_Selected text:_
══════

Carolina Hellsgård

Carolina Hellsgård is a writer-director, born in Sweden and based in Berlin. She studied Experimental Media Design at the Berlin University of the Arts and Film Directing and Screenwriting at Cal Arts in Los Angeles. Her critically acclaimed debut feature film “Wanja” premiered at the 2015 Berlinale and was nominated for the Berlinale’s Best First Feature Award. Hellsgård’s award-winning films have screened at numerous international film festivals including the Montreal World Film Festival, the Mostra Sao Paulo, the Göteborg Film Festival, the Clermont-Ferrand Short Film Festival, Films de Femmes and the Oberhausen Short Film Festival. She was the recipient of the Dorothea Erxleben Fellowship and a guest lecturer at the Braunschweig University of Art. In 2017, she was a Villa Aurora Fellow in Los Angeles.

Within the framework of the European Film Promotion and Sydney Film Festival’s initiative “Europe! Voices of Women in Film,” Tara Karajica talks to Carolina Hellsgård about women in film and her arresting, provocative and poetic second feature, “Endzeit – Ever After,” a female-focused vision of the apocalypse that brings a vibrant new perspective to the zombie movie. Created by a cast and crew consisting almost entirely of women, “Endzeit – Ever After” usurps zombie film conventions and creates a gripping, unpredictable and emotionally powerful fairy-tale in which nature itself is a central character.




How did you get into filmmaking?

══════

_Given data:_
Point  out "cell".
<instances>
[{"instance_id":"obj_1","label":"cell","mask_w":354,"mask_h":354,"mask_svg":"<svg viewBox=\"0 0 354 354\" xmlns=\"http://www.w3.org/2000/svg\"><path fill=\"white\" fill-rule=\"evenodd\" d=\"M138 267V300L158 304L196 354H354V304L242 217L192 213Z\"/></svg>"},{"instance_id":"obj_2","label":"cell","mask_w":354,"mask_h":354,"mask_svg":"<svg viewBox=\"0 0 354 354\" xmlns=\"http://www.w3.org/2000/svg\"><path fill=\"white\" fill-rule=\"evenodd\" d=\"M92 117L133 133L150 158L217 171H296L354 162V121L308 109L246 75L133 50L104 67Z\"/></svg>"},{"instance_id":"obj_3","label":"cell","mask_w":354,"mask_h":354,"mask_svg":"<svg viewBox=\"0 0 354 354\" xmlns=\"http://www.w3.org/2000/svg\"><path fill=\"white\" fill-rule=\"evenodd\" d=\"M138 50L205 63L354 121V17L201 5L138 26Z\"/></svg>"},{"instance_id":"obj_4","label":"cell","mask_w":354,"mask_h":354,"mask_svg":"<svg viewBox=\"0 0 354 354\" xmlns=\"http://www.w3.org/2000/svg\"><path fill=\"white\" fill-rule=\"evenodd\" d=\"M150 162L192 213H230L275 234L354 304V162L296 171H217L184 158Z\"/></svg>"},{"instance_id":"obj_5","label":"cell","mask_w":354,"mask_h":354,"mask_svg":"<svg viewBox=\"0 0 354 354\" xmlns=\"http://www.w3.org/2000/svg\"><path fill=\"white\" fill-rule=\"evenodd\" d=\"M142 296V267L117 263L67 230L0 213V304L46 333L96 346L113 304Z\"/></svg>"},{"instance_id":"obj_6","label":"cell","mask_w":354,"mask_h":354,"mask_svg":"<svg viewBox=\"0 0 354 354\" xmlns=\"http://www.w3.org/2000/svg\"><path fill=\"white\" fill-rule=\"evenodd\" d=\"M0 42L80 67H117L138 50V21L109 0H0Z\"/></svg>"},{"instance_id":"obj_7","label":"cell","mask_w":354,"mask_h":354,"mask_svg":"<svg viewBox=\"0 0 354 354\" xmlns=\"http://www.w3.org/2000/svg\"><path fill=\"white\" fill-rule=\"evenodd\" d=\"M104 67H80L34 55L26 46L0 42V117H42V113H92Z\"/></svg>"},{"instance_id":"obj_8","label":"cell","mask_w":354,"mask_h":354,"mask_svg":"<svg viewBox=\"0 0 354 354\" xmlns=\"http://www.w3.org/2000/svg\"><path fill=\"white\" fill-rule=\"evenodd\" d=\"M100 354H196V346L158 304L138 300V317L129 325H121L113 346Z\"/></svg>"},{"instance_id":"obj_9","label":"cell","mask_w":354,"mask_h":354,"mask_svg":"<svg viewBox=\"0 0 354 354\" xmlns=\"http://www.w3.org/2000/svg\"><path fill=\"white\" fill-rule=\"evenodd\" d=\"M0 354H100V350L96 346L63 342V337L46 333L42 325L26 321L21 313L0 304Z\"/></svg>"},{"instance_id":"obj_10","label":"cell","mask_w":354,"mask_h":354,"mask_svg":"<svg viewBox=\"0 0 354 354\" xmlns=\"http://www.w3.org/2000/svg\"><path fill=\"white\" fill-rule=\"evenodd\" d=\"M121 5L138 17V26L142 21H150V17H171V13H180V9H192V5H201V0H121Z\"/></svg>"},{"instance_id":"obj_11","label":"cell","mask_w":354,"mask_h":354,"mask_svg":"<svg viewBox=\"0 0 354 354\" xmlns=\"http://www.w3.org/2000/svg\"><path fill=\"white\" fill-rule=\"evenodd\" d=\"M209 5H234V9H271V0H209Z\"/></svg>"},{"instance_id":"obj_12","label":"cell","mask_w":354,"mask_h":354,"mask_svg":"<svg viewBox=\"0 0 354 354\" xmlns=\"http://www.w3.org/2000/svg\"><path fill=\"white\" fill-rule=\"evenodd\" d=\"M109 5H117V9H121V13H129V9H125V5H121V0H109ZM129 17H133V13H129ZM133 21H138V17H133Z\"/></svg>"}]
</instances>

══════

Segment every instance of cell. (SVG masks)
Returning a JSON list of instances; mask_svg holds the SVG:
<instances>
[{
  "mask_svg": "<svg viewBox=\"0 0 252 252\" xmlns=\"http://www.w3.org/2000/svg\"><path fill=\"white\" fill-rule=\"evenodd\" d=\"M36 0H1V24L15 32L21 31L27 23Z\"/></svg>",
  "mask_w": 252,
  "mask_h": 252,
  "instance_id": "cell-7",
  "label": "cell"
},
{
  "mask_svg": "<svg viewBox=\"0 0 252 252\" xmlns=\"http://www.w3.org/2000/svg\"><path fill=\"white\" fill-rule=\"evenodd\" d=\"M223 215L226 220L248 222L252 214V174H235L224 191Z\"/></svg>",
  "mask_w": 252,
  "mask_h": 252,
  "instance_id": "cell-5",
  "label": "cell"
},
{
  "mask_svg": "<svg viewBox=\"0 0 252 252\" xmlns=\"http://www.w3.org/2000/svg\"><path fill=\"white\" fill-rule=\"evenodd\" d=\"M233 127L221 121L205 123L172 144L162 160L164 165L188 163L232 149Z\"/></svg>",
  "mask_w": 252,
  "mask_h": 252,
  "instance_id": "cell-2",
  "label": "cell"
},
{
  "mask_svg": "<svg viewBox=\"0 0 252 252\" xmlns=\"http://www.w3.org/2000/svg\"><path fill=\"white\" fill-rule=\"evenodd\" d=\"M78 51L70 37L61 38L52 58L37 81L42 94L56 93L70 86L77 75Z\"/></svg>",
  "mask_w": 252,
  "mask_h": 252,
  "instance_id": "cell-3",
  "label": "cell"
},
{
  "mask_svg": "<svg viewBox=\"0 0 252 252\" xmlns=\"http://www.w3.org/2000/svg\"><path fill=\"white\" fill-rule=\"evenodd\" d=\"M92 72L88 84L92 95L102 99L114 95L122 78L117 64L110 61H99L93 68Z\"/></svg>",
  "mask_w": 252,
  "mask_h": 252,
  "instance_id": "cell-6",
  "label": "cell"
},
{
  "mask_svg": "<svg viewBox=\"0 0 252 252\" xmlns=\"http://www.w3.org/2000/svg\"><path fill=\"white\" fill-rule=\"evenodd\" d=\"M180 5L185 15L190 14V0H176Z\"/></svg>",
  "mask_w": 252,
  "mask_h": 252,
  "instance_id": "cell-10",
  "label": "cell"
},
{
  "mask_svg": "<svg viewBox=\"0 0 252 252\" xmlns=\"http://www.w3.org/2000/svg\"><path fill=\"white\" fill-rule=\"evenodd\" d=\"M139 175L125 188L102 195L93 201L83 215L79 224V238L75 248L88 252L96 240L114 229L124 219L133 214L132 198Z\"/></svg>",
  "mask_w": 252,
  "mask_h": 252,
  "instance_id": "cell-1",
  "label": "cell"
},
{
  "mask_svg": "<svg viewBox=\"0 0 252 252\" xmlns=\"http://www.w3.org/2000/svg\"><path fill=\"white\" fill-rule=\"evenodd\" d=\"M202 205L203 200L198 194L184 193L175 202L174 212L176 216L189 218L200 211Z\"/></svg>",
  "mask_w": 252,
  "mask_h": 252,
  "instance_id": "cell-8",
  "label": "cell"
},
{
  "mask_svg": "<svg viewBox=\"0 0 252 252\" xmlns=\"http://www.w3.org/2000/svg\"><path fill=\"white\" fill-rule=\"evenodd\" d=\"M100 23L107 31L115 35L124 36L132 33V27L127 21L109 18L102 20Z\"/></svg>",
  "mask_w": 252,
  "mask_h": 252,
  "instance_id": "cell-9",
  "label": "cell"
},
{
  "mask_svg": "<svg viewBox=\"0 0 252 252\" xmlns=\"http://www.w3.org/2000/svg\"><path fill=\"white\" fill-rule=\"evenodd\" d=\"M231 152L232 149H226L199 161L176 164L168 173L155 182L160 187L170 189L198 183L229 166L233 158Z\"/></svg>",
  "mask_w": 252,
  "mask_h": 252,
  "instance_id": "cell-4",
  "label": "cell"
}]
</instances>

══════

_Written exercise 1:_ Extract the passage of the Carolina Hellsgård profile from "Carolina Hellsgård is" to "Fellow in Los Angeles.", copying it word for word.
_Written exercise 2:_ Extend the Carolina Hellsgård interview past its final sentence.

_Written response 1:_
Carolina Hellsgård is a writer-director, born in Sweden and based in Berlin. She studied Experimental Media Design at the Berlin University of the Arts and Film Directing and Screenwriting at Cal Arts in Los Angeles. Her critically acclaimed debut feature film “Wanja” premiered at the 2015 Berlinale and was nominated for the Berlinale’s Best First Feature Award. Hellsgård’s award-winning films have screened at numerous international film festivals including the Montreal World Film Festival, the Mostra Sao Paulo, the Göteborg Film Festival, the Clermont-Ferrand Short Film Festival, Films de Femmes and the Oberhausen Short Film Festival. She was the recipient of the Dorothea Erxleben Fellowship and a guest lecturer at the Braunschweig University of Art. In 2017, she was a Villa Aurora Fellow in Los Angeles.

_Written response 2:_
Carolina Hellsgård: I studied Film Theory at the Stockholm University and later filmmaking at the Art Academy in Berlin. I had a strong feeling that I wanted to convey the way I see the world to other people. Initially, I thought that I would become a writer, but found film superior in conveying more abstract feelings and fantastic worlds. Film’s nature is close to dreams, and there is something mystical about the film image and how we perceive it, which has always appealed to me. In cinema, there is a way of reaching the essence of things, of feelings and injuries that lie hidden behind the character’s faces. I believe that we can feel our own shadows in the projected images and thereby go deeper into what matters – our very own existence – without necessarily using concrete words.

How did Enzeit – Ever After come about? How did feminist folk-horror tropes mixed with ecology inspire you?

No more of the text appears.